日本音楽部門で長崎県勢初の全国入賞を成し遂げた佐世保南高邦楽部=和歌山県(同校提供)

  第45回全国高校総合文化祭「紀の国わかやま総文2021」が7月31日~8月6日、和歌山県で開かれた。昨年は新型コロナウイルス感染拡大の影響でウェブ上で実施され、現地開催は2年ぶり。合唱、書道などの18部門と開会行事に参加した長崎県の約240人が和歌山を訪れた。上位入賞を果たした主な県勢の活躍と生徒の思いを紹介する。

 日本音楽】初の入賞「チーム力」で壁破る 佐世保南高

 箏や尺八などの和楽器による演奏をコンクール形式で披露する日本音楽部門。12人で出場した県立佐世保南高邦楽部が、全体で2~4位の学校に贈られる文化庁長官賞に輝き、県勢初の全国入賞を成し遂げた。
 8月1日夕方。前日に演奏を終え、列車で帰途に就いていた部員たちの元に1本の電話が入った。文化庁長官賞受賞の知らせ。「驚いてみんな表情が固まって、時間が止まったようだった」。3年の合田結子部長(17)が笑って振り返る。
 同部門の県勢は2009年から毎年出場してきたが、入賞のハードルは高かった。他の代表校の多くが中高一貫校なのに対し、同部は高校から本格的に箏に触れる生徒がほとんど。「爪のはめ方も知らなかった子たち。一人一人のレベルではかなわない」と、同部を長年指導する邦楽家の山本孝子さん(76)。
 加えて、本番で同部が演奏した「箏のための展」は、奏者にアドリブや高度な表現力が求められる難曲だった。そこで徹底的に磨いたのがチーム力。「人数が多くはない部。1人がずれたらお客さんに分かってしまう」(合田さん)と、一つ一つのフレーズをひたすら弾き込んできた。どんなテンポでも、全員の音がぴったりとそろうまで練り上げて本番に臨んだ。
 他校の演奏で全国のレベルの高さに圧倒されたという合田さん。それでも「最後の音を弾いた時に楽しかったと思いたい」と舞台に上がった。舞台袖で聞いた山本さんには手応えがあった。「いつものように曲がうまく流れていた。演奏後は『いけるかも』と感じた」
 同部が長年目標にしてきた全国入賞。今でも実感はないが、合田さんは「受賞は全員で気持ちを一つに合わせられたから。誰か1人が欠けていたらこの演奏も賞もなかった」と思う。入賞校は例年、国立劇場(東京)で公演に出演。今年はコロナ禍のため撮影のみだが、近く上京する予定だ。

 【放送(オーディオピクチャー)】全国に届いた平和の「声」 長崎西高

 郷土の話題などを音声と写真で紹介した作品を審査する放送部門の「オーディオピクチャー部門」。県立長崎西高放送部のチームが、長崎市の被爆者で歌人の前川明人さん、多美江さん夫妻の半生と、短歌への思いをまとめた作品「いのちの短歌(うた)」で最高賞の優秀賞(全4作品)に輝いた。

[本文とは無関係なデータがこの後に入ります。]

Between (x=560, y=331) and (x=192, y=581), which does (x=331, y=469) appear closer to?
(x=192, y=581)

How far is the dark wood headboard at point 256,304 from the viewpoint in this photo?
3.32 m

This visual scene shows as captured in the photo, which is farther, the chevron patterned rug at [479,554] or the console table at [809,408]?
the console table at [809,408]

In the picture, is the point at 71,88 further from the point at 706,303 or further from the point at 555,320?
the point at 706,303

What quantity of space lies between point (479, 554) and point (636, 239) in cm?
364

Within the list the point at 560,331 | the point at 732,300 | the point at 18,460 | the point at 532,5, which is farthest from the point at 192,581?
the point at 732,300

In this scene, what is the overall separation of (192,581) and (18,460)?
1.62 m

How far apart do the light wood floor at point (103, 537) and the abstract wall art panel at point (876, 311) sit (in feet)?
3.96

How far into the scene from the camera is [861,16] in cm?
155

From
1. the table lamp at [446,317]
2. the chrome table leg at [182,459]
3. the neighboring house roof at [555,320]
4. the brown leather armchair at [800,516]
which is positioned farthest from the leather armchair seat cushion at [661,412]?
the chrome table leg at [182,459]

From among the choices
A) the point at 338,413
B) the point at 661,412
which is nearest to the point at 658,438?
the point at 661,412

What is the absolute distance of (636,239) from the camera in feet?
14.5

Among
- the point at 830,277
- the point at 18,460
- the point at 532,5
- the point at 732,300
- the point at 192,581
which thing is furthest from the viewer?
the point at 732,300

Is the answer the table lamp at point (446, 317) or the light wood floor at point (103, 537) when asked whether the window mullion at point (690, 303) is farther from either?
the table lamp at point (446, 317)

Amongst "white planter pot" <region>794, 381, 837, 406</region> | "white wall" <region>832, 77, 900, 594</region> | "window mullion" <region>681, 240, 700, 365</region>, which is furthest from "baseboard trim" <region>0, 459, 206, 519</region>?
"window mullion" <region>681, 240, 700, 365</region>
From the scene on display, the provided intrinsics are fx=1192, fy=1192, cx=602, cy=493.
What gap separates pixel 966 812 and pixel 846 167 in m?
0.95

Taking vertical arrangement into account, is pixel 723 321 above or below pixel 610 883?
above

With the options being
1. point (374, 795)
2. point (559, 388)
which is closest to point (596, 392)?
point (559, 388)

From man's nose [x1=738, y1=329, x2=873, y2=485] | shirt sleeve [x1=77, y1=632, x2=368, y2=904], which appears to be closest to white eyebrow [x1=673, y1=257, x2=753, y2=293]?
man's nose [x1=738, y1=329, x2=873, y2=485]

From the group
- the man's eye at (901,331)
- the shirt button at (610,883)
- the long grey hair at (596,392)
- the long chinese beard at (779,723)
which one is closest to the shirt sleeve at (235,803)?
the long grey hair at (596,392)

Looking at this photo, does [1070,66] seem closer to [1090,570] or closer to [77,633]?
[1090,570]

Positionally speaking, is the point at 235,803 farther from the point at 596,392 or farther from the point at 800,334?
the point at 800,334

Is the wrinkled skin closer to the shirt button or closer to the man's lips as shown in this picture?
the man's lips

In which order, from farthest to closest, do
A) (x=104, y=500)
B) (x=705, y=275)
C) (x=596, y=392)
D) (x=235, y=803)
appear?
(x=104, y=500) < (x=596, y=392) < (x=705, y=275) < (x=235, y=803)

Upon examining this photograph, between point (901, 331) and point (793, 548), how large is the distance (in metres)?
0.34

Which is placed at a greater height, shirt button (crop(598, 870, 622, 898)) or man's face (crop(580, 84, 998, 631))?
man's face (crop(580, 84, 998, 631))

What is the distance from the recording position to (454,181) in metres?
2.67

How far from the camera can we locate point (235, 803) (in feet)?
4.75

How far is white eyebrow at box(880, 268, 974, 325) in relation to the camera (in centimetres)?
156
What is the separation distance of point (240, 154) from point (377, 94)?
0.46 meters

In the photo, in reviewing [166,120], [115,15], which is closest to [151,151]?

「いのちの短歌」で優秀賞に輝いた長崎西高放送部のチーム=長崎市竹の久保町の同校

 長崎原爆で生徒ら約400人が犠牲になった旧制県立瓊浦中の跡地にある同校。放送部は代々、被爆校として原爆に関する作品の朗読や番組作りに積極的に取り組んできた。
 被爆者の高齢化や新型コロナ禍で、取材相手を見つけることさえ難しかった昨年夏。草野みずきさん(18)、安部澪(れい)さん(18)、一安皓希さん(17)、造酒(みき)ちひろさん(16)のチームは、本紙の連載「長崎原爆と創作」で前川さん夫妻を知った。
 「急降下してきし一機の吾を撃つ眼がそこにありまだ捉われて」。12歳だった多美江さんが米軍機の機銃掃射で狙われた瞬間など、自分たちが知らない当時の現実を詠った短歌に、衝撃を受けた。「作品に込められた思いを長崎だけにとどめず、全国の同世代に伝えたい」と制作を始めた。
 「いのちの短歌」では、飽の浦町の自宅で被爆した多美江さんと、長崎本博多郵便局(現・万才町)で勤務中に被爆した明人さんを紹介。原爆の犠牲者や、生後わずかで亡くなったわが子に思いを巡らせながら言葉を紡いできた半生を、2人の肉声を交えながら約5分の作品にまとめた。
 被爆当時の夫妻とチームのメンバーは同世代。だが、今と懸け離れた当時の暮らしを想像することに苦労した。それでも、多美江さんは「次はあなたたちが伝える番」と励ましてくれた。「ただ情報を発信するのではなく、魂がこもった言葉を届けたい」。何度も2人の元に通い、編集作業に取り組んだ。

 わかやま総文では、審査員や参加した高校生から「命の重みが伝わって感動した」などの感想が寄せられた。草野さんは「2人の声を形にできたことがうれしい。今後も多くの人と平和の思いを共有したい」と笑顔。一安さんは「放送部だからこそ聞けた貴重な話。被爆者の思いを伝えるために活動を続けたい」と話した。

 その他】弁論、自然科学は大村高

 わかやま総文ではほかにも多数の部門で県勢が成果を残した。
 弁論部門では県立大村高2年の永尾真臣さん(演題・言葉と生きる)が優良賞(8人)。小学校入学後に独りぼっちだった永尾さんに声を掛けてくれた年上の友人を突然亡くした経験から、命の重みを痛感したことや、相手を傷つけるのではなく「生きていて良かった」と思ってもらえるために言葉を使っていく決意を語った。
 自然科学部門では、県立大村高3年の本村かんなさんが物理の研究発表で最優秀に輝いたほか、県立長崎北陽台高が「マツバクラゲの群体性ポリプの発見とその生活環について」と題したポスター発表で、文化庁長官賞を受賞した。

ポスター発表を行う長崎北陽台高の生徒=和歌山県内(同校提供)

 県立佐世保東翔高はマーチングバンド・バトントワリング部門で講評者特別賞、パレード部門でグッドパレード賞をそれぞれ受賞。新聞部門では県立長崎南高が優秀賞となった。
 西海学園高3年の山本美来さんは書道部門で特別賞。県立長崎西高3年の草野みずきさんは、放送部門の朗読で最高賞の優秀賞を受賞した。